2008 came and went without destroying the couple, mainly because they didn’t have all that much to destroy. The planner performed valuable services, to be sure, buying life insurance policies, establishing 529 plans for the kids’ educations. All along, the planner reminded his clients that his was a conservative approach. There would be no outsize returns, but neither would there be catastrophic losses.


Then one day earlier this year, our main character and his wife went to visit their planner for their annual check-in. By that point, the planner had hired a junior associate at the firm who had assumed the advisory role once played by the planner, presumably because our main character’s meager accounts no longer merited the attention of the man whose name was etched on the firm’s glass door. But, hey, our main character knew that journalism, in most cases, wasn’t a path to riches. The junior associate reviewed the numbers, which he projected onto an impressively large screen in a conference room. “If we assume a 9 percent annual return,” said the junior associate, “here’s what you can expect when you retire. You’re on track.”


This was how the check-ins always went. Everything always looked on track. Our main character, painfully aware of his own financial ignorance, would mostly just nod and agree that, yes, it would be nice if he could put more money aside, but the house needed a new roof and so on and so forth. And wasn’t that why he was annually paying 1.5 percent of assets under management? To have the planner or at least the planner’s junior associate worry about his money and tell him if things weren’t on track?



That day, though, for reasons too tedious to detail, our main character was rather tired. He hadn’t slept well in days. And his fatigue, frankly, made him feel almost drunk. He couldn’t hold his tongue. “Hang on a sec,” he interrupted. “This is all based on a 9 percent return? That’s pretty damn optimistic.” Even he knew that. “Instead of 9 percent, let’s instead assume the return you’ve generated for the past five years. What’s that number?”


There came from the junior associate some stammering and fumbling with the keyboard but no quick answer. The junior associate admitted, though, that the number would be lower than 9 percent, and he mentioned that the firm would be making some changes in the coming weeks. They would be “partnering” with a group in Omaha that would offer “access to lower-cost investment options.”

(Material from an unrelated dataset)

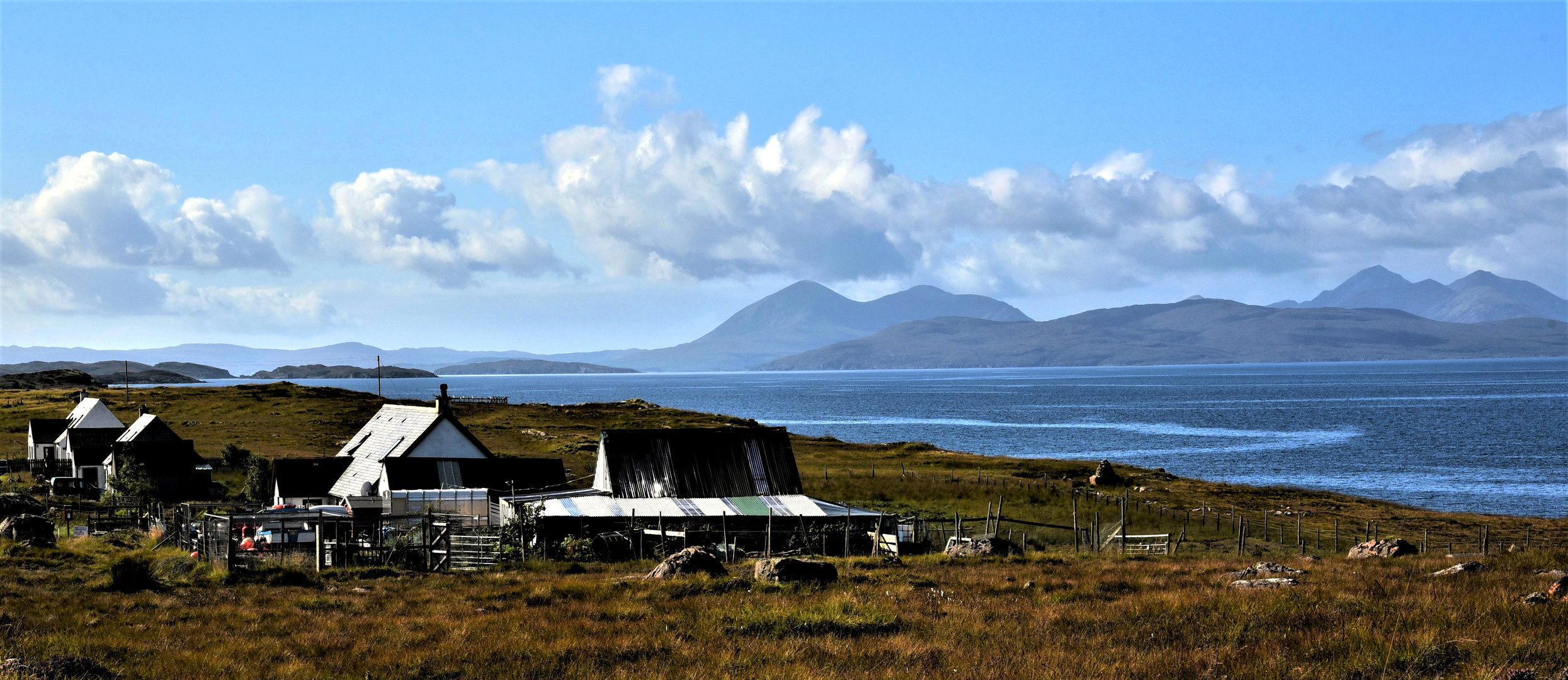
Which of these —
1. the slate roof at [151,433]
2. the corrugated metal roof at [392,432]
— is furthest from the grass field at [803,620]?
the slate roof at [151,433]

That was when our main character began to feel the pit in his stomach. Why hadn’t the meeting begun with the news about the “partnership”? How could his future be on track if it required a 9 percent return? These were some of the questions he posed to the planner when he got him on the phone days later. The planner said, “I wish I would have done better. It wasn’t for lack of trying. We didn’t try to do bad.” He repeated that last phrase several times. “We didn’t try to do bad.” The poor grammar made it even harder for our main character to stomach the truth: he’d missed the longest bull market he’d likely ever see, the longest since the Great Depression. And he’d overpaid his planner to do it.


From 2010 to that point, net of fees, his planner had gotten him 3.54 percent annualized. For comparison, the S&P 500 over the same period, with dividends reinvested, was up nearly 13 percent annualized. To put that in painful perspective, his portfolio was up a tad over 40 percent, whereas the S&P had tripled. Not that one would ever put all one’s money in the S&P. But still.


At one point, our main character had his 401(k) in one of those automatically rebalancing John Hancock funds whose mix is determined by retirement year. The planner had said, “I can do better than that.” The result: over the past five years, the planner had managed .53 percent. The John Hancock fund did about 4.5 percent.


The kicker to this story is that when our main character fired the planner, he discovered that some of his money was invested in leveraged exchange-traded funds. The planner was using debt in an effort to increase returns. Not exactly a conservative strategy.


Our main character has come to terms with this loss—or lost opportunity. He still has his health, if not his hair. He’ll be able to earn something resembling a living as long as he can drag himself to a computer and keep his fingers moving. Which, barring a second marriage to a wealthy widow, is exactly what he’ll have to do.